Die interne Umsetzung der neuen Pflichten durch die betroffenen Institute erfordert einen unternehmensweiten Ansatz. Eine teilweise Umsetzung einzelner Aspekte genügt den regulatorischen Anforderungen nicht.
Anpassung mit Modellcharakter?
Die Anpassungen des Musterprüfberichts im Bereich Nachhaltigkeit wurden eher allgemein gehalten. Sodann hat die Umsetzung der neuen Pflichten «angemessen» zu erfolgen, es besteht also durchaus Spielraum für die betroffenen Institute bei der Umsetzung der Vorgaben, um den konkreten Umständen und dem Geschäftsmodell gerecht zu werden. In dreierlei Hinsicht besitzt diese Erweiterung der Prüfvorgaben Modellcharakter: Sie ist ein Anschauungsbeispiel für die Art und Weise, wie sich neue Themen regulatorisch etablieren, wie die diesbezüglichen Erwartungen kommuniziert werden und welche Auswirkungen diese auf beaufsichtigte Institute und deren Prüfgesellschaften haben.
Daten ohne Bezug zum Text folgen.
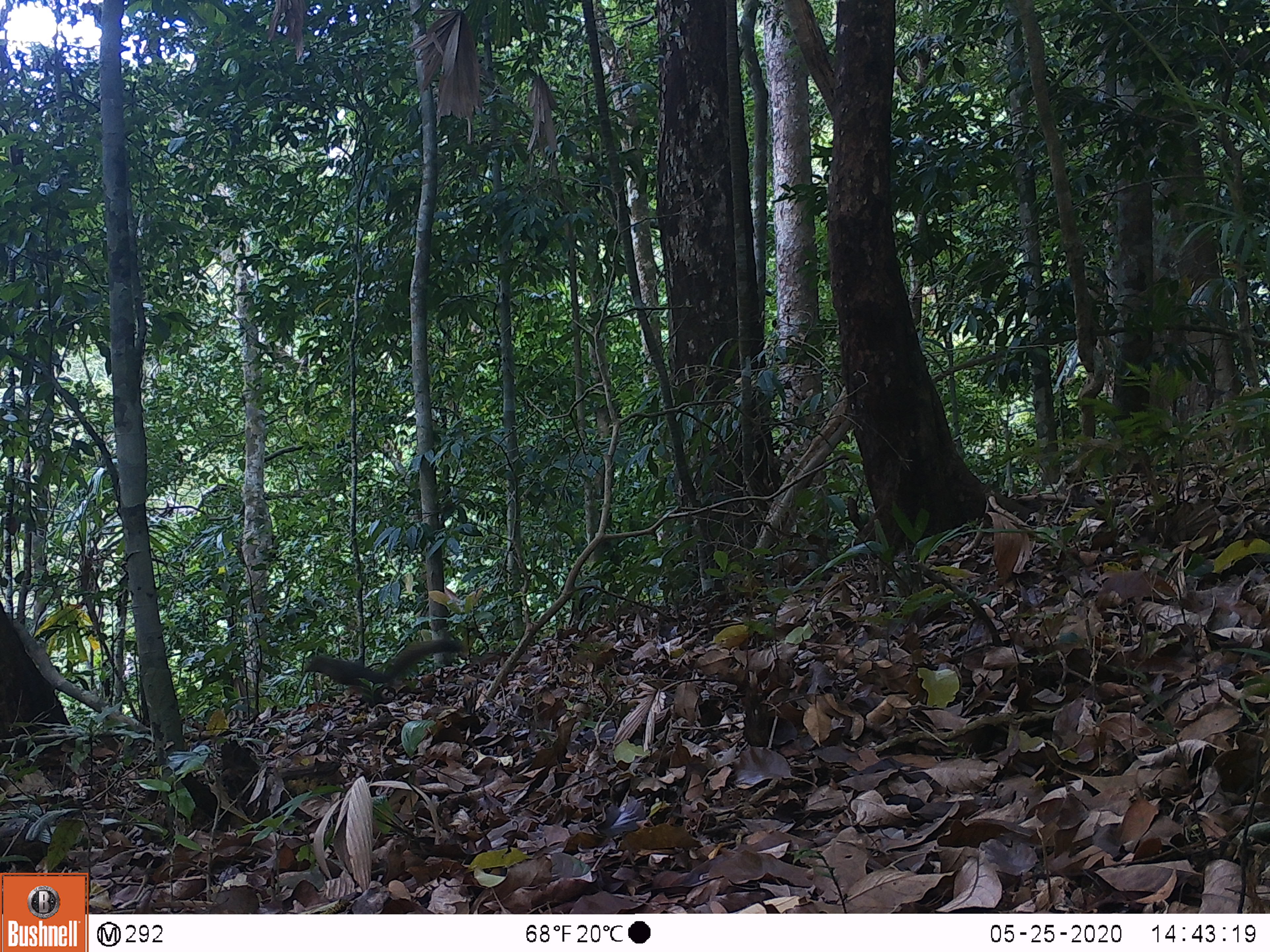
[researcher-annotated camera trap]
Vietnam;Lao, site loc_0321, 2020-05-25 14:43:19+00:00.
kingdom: Animalia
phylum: Chordata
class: Mammalia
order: Rodentia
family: Sciuridae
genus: Callosciurus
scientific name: Callosciurus erythraeus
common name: pallas's squirrel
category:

Vorerst noch nicht Bestandteil der Prüfvorgaben bilden allfällige ESG-Pflichten am Point of Sale, etwa bei Vermögensverwaltungskunden. Werden solche Präferenzen erhoben, so ist deren Berücksichtigung bei der Dienstleistungserbringung allerdings angezeigt. Doch auch hier ist mit einer ähnlichen Entwicklung zu rechnen. So hat die Finma im Rahmen ihrer Aufsichtsmitteilung zur Bekämpfung von Greenwashing kommuniziert, dass sie die Einführung entsprechender Vorschriften begrüssen würde und die Bankiervereinigung (SBVg) hat zu dieser Thematik eine Selbstregulierung eingeführt, welche auch auf andere Finanzdienstleister ausstrahlt. Mit den beschriebenen Entwicklungen bewegt sich die Thematik einen weiteren Schritt weg von «ESG / Nachhaltigkeit / Sustainable Finance» der ersten Stunde hin zu einem eigenständigen Regelwerk, dessen Anforderungen von der Finanzmarktaufsicht durchgesetzt werden können.